Text passage
--- START ---
Easter in the Peak District

For our annual Easter walking holiday (known as Polo’s holiday, my black lab) we went to the Peak District, more specifically Longnor in Buxton.  We stayed in a fantastic converted farm house with the most wonderful 360o panoramic views of the surrounding area.  Every day we were lucky with crisp fresh air, blue sky and fluffy white clouds, although it was admittedly pretty windy at times and I sincerely regretted leaving my ear muffs at home.  As a family we have travelled around the UK each Easter since I was born and I have always had a great time.

Farm House, Longnor

Longnor itself was a tiny town, with the usual pub, tea room, cottages and church and then houses/farms scattered miles apart, but quite nearby was a town called Crowdicote, which boasted a lovely pub called the Pack Horse Inn.  Here we had a very delightful home cooked meal while sitting next to a traditional wood burning fire.  On our holidays we always love to explore different places every day.  Our first visit was to Duxford Reservoir, famous for its links to WWII as a practice site for the ‘Bouncing Bomb’.  It was an area of spectacular views and ever lasting woodland, as well as a stream from the giant reservoir perfect for Polo and his love of swimming!
--- END ---
In the Easter holiday account, which pub in Crowdicote did the family eat at? The data after this point has no connection to the Easter holiday account.

Dataset section
--- START ---
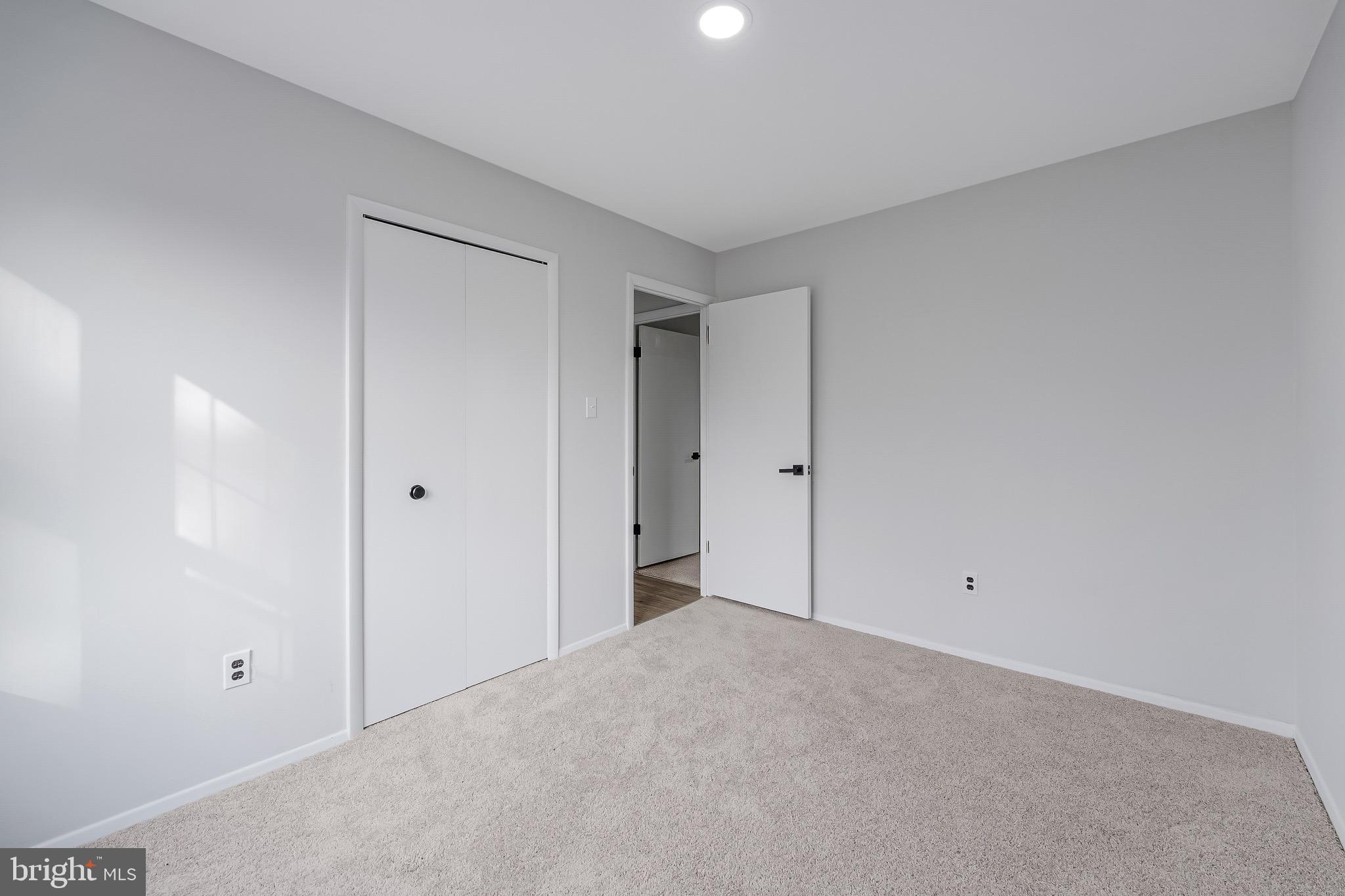 NEWBERRY - Residential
--- END ---
Response to this task
The Pack Horse Inn.